> Selected text:
::::

Throughout history, there really haven’t been that many great people named Wilbur. If I had to really think about, though, there may be a few. Let’s see…there’s the greatest Wilbur of all time, Wilbur Wright. He, along with his brother, were the first people to have sustained powered flight in 1903…..IN THE AIR!!!!. Oh, and his brother may be the most famous person ever named, Orville. However, that’s a debate best saved for my popcorn blog. I suppose next would be that dude who owned Mr. Ed. It’s a little before my time but there are few people who have never heard that wonderful speaking equine saying, “Hello Wilburrrrrrrrr.” Oh, sixties comedy, how I love thee.
And I suppose that’s it for all the……wait a minute. How could I forget the most important Wilbur of all time as he pertains to our world? Wilbur Scoville. The man, the myth and the legend. The very gustatory gladiator who, ironically in 1912, came up with a scale that measures the heat in peppers. The scale starts at 0 units with the likes of the sweet bell and sweet banana pepper and goes up to the dreaded Ghost pepper which comes in at over 1,000,000 Scoville units.

::::

> Provided material:
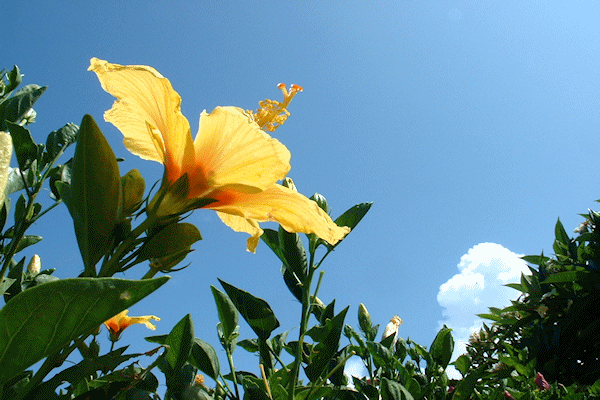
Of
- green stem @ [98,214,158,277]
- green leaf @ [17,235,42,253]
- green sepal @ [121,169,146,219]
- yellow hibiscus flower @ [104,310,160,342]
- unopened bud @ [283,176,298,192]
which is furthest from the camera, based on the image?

::::

> What to work on:
- A) Translate this sentence from the passage about famous people named Wilbur into French: "The scale starts at 0 units with the likes of the sweet bell and sweet banana pepper and goes up to the dreaded Ghost pepper which comes in at over 1,000,000 Scoville units."
- B) Extend the passage about famous people named Wilbur, picking up after its final sentence.
The entries were taken from a separate source.

> The results:
- A) L'échelle commence à 0 unité avec des piments comme le poivron doux et le piment banane doux, et monte jusqu'au redoutable piment Ghost, qui dépasse 1 000 000 d'unités Scoville.

- B)
The chemical that causes the “heat” is called Capsaicin, which you may recognize from anti inflamatory creams used for joint pain. The capsaicin is what causes the heat and thus the pain relief. This spicy chemical is present mostly in the ribs and seeds of hot peppers; if you’re looking for a little less burn, just scrape those bits out and use the outer flesh for a slightly cooler sensation. Additionally, eating foods containing capsaicin has been known to increase metabolism, and thus, aide in weight loss. Heat is a great way to add flavor to food without additional calories. This does not count if you are eating Buffalo wings.
As I got thinking more and more about peppers and heat, I felt that I wasn’t being true if I didn’t try some of the peppers from all parts of the Scoville Scale. With that said, today, I went out and bought six different peppers, all with different Scoville rankings. I set out with the goal of trying all of them and relaying the experience to you readers. (Note: Ally does not eat spicy food. She did not want to “burn her freaking tongue off,” so she will be my trusty photographer and milk pourer.)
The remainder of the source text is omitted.